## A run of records
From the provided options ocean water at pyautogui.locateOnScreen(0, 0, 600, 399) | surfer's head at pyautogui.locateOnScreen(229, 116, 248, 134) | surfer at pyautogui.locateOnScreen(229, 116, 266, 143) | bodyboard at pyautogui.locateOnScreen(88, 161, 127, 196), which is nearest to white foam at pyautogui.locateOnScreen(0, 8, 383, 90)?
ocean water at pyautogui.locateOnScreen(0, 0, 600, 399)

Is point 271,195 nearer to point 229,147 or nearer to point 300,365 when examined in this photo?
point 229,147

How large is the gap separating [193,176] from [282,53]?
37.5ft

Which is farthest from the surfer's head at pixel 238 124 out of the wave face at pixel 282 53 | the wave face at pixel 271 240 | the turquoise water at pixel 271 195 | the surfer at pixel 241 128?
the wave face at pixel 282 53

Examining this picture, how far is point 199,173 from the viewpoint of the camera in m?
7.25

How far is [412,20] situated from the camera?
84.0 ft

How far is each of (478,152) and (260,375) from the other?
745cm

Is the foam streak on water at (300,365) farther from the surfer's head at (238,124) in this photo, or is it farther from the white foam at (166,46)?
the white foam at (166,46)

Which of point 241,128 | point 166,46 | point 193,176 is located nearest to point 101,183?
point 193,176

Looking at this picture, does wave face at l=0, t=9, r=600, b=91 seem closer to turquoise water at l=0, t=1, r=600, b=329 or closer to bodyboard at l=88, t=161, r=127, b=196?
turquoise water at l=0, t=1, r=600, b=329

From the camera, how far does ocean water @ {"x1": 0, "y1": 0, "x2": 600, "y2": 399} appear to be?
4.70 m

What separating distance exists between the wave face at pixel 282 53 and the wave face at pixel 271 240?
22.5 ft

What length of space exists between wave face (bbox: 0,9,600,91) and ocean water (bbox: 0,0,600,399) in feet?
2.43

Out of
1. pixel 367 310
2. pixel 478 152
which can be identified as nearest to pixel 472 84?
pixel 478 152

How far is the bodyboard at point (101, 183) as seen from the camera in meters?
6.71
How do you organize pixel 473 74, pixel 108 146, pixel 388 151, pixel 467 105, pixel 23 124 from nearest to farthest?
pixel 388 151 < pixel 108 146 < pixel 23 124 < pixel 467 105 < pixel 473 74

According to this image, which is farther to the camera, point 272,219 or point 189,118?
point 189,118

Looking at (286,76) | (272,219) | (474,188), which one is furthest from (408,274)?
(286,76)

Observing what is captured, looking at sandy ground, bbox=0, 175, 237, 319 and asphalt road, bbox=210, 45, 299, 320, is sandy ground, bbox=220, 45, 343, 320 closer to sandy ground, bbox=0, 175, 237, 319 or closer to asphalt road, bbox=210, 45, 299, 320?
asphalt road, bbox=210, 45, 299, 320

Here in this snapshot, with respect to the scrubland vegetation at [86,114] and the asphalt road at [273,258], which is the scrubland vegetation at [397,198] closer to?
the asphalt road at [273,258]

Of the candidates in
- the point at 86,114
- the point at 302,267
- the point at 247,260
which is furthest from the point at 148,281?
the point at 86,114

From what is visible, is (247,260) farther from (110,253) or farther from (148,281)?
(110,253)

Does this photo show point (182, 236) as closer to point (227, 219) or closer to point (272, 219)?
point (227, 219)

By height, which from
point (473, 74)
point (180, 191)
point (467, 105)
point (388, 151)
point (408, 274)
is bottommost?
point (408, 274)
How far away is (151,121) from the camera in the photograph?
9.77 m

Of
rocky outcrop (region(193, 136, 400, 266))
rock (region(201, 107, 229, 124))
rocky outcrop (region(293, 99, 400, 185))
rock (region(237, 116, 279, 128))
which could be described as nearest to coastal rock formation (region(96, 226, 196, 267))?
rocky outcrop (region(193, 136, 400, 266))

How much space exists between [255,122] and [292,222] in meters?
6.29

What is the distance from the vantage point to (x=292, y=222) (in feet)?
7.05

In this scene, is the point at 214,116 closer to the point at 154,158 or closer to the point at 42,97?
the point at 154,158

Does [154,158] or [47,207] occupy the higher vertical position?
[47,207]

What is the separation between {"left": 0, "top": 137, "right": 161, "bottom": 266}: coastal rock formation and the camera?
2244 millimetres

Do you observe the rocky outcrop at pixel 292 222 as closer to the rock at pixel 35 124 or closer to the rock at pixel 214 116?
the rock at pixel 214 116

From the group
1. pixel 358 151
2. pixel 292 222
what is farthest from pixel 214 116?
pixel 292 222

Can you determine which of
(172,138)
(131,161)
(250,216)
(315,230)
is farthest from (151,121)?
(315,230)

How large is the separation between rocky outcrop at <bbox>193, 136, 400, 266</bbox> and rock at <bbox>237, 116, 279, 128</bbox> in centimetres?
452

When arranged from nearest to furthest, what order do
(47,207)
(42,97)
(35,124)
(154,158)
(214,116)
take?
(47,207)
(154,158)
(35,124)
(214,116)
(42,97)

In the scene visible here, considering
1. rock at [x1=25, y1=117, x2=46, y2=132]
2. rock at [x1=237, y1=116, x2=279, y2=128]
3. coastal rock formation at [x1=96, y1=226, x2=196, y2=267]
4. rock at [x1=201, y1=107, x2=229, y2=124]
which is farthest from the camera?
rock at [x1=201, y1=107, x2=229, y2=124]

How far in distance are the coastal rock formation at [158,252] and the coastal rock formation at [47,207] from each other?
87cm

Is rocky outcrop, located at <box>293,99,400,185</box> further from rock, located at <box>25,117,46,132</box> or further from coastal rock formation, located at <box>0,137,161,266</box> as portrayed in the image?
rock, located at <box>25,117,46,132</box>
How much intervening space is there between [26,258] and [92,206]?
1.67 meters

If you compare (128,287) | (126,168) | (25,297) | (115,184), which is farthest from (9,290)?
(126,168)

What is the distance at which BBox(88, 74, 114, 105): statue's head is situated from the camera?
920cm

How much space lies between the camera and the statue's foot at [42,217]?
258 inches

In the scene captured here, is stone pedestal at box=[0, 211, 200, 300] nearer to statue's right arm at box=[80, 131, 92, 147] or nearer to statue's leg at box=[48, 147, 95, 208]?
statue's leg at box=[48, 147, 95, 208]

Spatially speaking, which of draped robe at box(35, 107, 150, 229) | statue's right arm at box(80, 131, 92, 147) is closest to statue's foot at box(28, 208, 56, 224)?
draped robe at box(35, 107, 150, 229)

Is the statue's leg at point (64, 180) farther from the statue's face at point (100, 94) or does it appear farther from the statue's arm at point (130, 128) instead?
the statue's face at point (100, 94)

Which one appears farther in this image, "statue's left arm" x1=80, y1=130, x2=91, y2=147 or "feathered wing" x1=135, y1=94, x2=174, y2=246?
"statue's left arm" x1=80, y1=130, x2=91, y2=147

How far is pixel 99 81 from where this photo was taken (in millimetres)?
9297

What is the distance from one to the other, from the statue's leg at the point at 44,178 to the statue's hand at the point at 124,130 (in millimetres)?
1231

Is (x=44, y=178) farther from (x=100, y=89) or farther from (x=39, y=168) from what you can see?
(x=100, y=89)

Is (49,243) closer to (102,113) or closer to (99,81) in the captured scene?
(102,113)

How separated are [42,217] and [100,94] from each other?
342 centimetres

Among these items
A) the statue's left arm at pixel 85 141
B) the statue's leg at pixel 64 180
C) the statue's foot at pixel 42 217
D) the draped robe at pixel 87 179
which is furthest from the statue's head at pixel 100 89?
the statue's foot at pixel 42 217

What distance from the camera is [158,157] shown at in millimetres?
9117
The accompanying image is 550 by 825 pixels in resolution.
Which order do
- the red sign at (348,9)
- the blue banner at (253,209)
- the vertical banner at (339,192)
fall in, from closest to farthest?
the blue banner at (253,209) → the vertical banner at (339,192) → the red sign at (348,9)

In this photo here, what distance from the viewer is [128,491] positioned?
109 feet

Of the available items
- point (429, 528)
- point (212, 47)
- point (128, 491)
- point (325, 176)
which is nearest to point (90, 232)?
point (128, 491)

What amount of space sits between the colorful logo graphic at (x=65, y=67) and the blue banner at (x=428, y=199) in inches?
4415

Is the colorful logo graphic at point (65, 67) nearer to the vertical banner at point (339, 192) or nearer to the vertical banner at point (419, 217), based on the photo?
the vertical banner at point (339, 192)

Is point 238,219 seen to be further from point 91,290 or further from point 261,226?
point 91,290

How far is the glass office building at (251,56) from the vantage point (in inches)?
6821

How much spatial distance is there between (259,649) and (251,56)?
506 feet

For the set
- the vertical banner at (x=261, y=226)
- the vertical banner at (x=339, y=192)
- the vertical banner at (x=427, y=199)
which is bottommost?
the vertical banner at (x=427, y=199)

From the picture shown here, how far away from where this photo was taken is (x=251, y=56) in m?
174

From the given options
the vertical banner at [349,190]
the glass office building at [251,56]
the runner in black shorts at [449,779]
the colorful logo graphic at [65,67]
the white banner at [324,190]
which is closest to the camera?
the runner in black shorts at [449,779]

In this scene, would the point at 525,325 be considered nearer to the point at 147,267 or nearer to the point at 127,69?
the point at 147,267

## Work instructions
Copy the material verbatim, starting at the line that contains "Of the available items" and continuing through the final line of the material.

## Written solution
Of the available items
- point (429, 528)
- point (212, 47)
- point (128, 491)
- point (325, 176)
which is nearest to point (90, 232)?
point (128, 491)

What amount of space sits between the colorful logo graphic at (x=65, y=67) and the blue banner at (x=428, y=199) in inches?
4415

Is the colorful logo graphic at point (65, 67) nearer to the vertical banner at point (339, 192) or nearer to the vertical banner at point (419, 217), based on the photo?
the vertical banner at point (339, 192)

Is point 238,219 seen to be further from point 91,290 or further from point 261,226?
point 91,290

How far is the glass office building at (251,56) from the vantage point (in inches)?
6821

How much spatial distance is there between (259,649) and (251,56)?
506 feet

For the set
- the vertical banner at (x=261, y=226)
- the vertical banner at (x=339, y=192)
- the vertical banner at (x=427, y=199)
which is bottommost?
the vertical banner at (x=427, y=199)

From the picture shown here, how far away from where this photo was taken is (x=251, y=56) in m?
174

From the given options
the vertical banner at [349,190]
the glass office building at [251,56]
the runner in black shorts at [449,779]
the colorful logo graphic at [65,67]
the white banner at [324,190]
which is closest to the camera?
the runner in black shorts at [449,779]

In this scene, would the point at 525,325 be considered nearer to the point at 147,267 or nearer to the point at 127,69?
the point at 147,267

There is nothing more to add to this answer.